If you are familiar with some of Dario Argento’s works, you can expect a substantial amount of blood and gore. Some of the scenes consist of severed limbs and an ample amount of blood splatter. The most notable scene is towards the end of the film when the wax figures start melting. Although Argento did not direct this film, it is very likely he had significant imput into the prosthetic and special effects work.
The Grave Review
Wax Mask has many similarities to other films such as House of Wax (1955). The premise of Wax Mask is straightforward and clear about a young woman who experienced a traumatic incident from a masked man who may be the same individual who creates life-like wax statues. The biggest issue with Wax Mask is the amount of characters that were involved in the film. There were so many victims and individuals with minor roles, that the story was sometimes difficult to follow. Other than this aspect, the plot was well-executed. However, overall, Wax Mask was a fun story.
One aspect which is not so much a critique but rather an observation is the use of showing a young girl’s breasts in the film. The girl was shown at a morgue where she was believed to be dead and her body was being examined to determine the cause of the death. However, from today’s standpoint, even if such a scene is not improper, it certainly is not tasteful. Keep in mind, this film was produced France Film International, a French-based company, and distributed by Italian International Film, an Italian-based company so the laws governing use of nudity concerning minors may be different. Nevertheless, the scene was uncomfortable enough to leave an impression. It should be noted that there is also a substantial amount of adult nudity as well.
The characters were well-developed.
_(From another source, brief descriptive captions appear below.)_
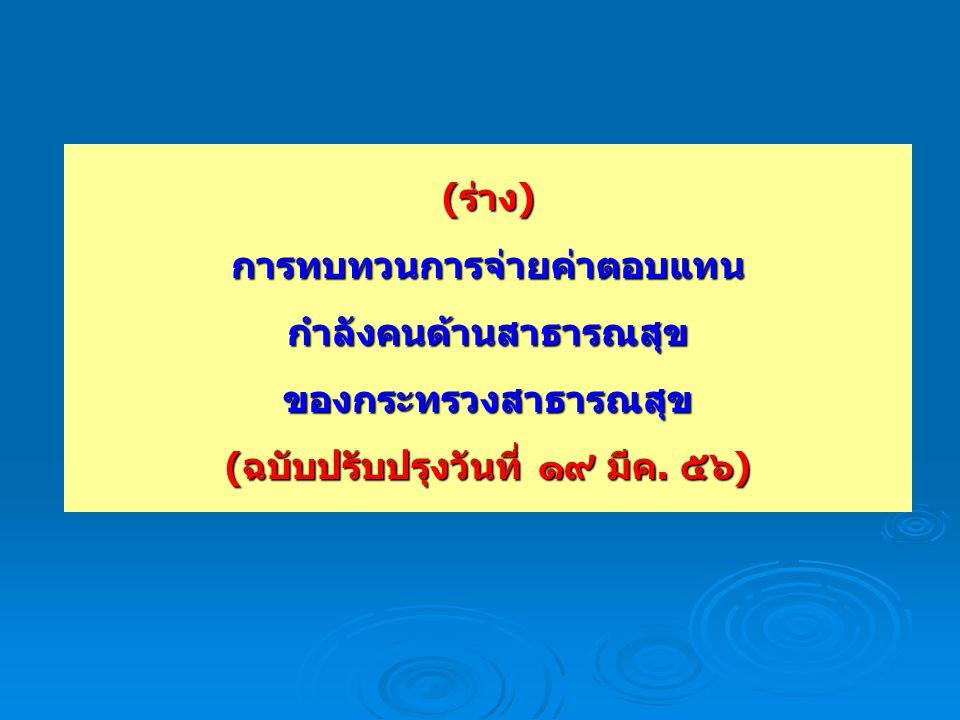 (ร่าง) การทบทวนการจ่ายค่าตอบแทน กำลังคนด้านสาธารณสุข ของกระทรวงสาธารณสุข (ฉบับปรับปรุงวันที่ ๑๙ มีค. ๕๖)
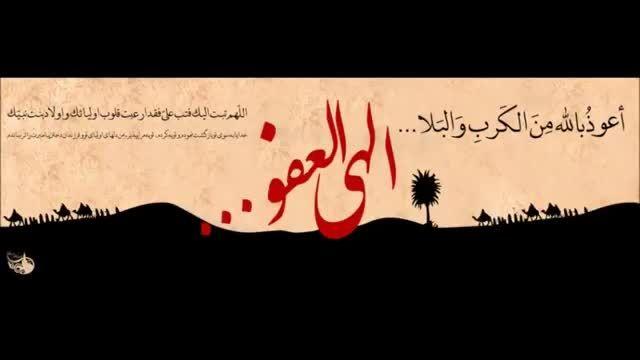 آه غفلت - مناجات با خدا - کربلایی محمدحسین پویانفر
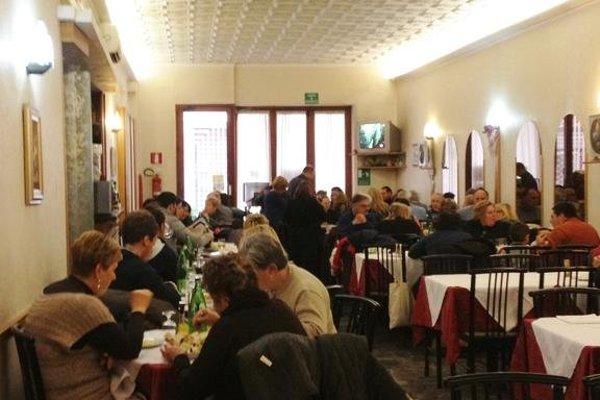 Hotel Loreto - фото 16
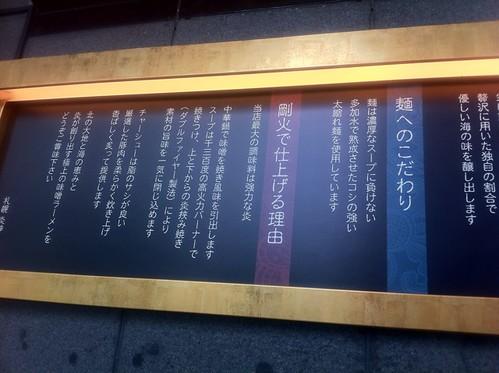 炎の味噌ラーメン「札幌 炎神(えんじん)」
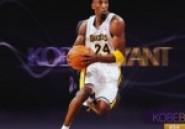 NBA : Kobe Bryant vise deux bagues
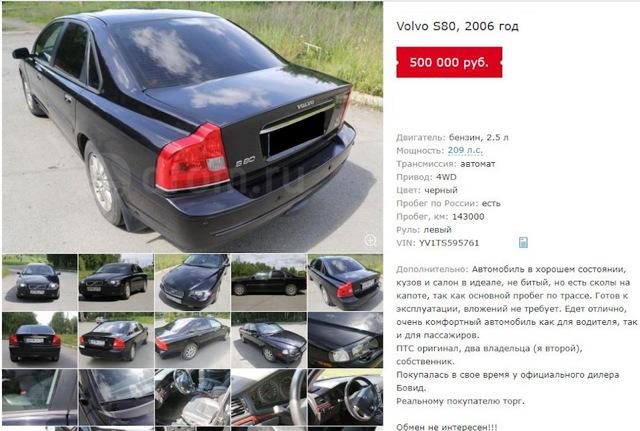 На что обратить внимание при покупке volvo s40 ii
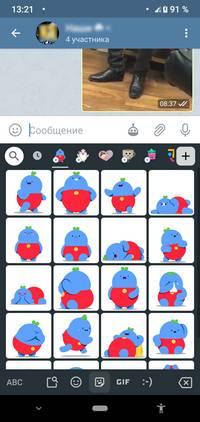 анимированные стикеры телеграм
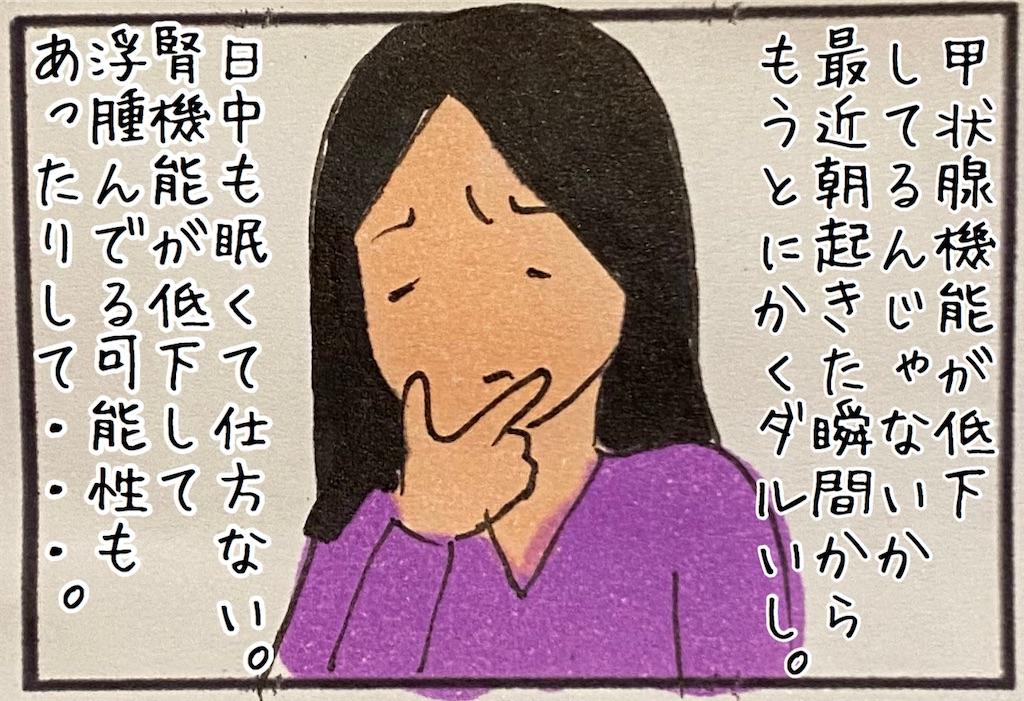 f:id:kitano-stop:20200917235856j:image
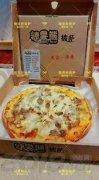 披萨加盟 披萨加盟连锁 河南糖果熊披萨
However, although the backstory of the antagonist was touched upon briefly, the film could have enhanced this aspect to give the antagonist more depth. There was also an open question as to whether the antagonist and the protagonist, Sonia, were related.
Wax Mask excels at its’ use of atmosphere and prosthetics. From a pure gore and animatronics perspective, the film is impressive to look at. In that way, we appreciate the efforts and artistry. Overall, Wax Mask is entertaining and enjoyable to watch despite some of its other shortcomings.
For the foregoing reasons, Grave Reviews gives Wax Mask (1997) three graves out of five graves.